TASK MATERIAL:

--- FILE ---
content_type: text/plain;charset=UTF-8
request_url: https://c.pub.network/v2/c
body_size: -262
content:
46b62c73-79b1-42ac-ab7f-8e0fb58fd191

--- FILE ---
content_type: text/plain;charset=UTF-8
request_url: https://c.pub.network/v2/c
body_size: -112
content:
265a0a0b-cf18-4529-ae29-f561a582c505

YOUR INSTRUCTIONS:
Return the material above in full, exactly as it appears.

WRITTEN ANSWER:
--- FILE ---
content_type: text/plain;charset=UTF-8
request_url: https://c.pub.network/v2/c
body_size: -262
content:
46b62c73-79b1-42ac-ab7f-8e0fb58fd191

--- FILE ---
content_type: text/plain;charset=UTF-8
request_url: https://c.pub.network/v2/c
body_size: -112
content:
265a0a0b-cf18-4529-ae29-f561a582c505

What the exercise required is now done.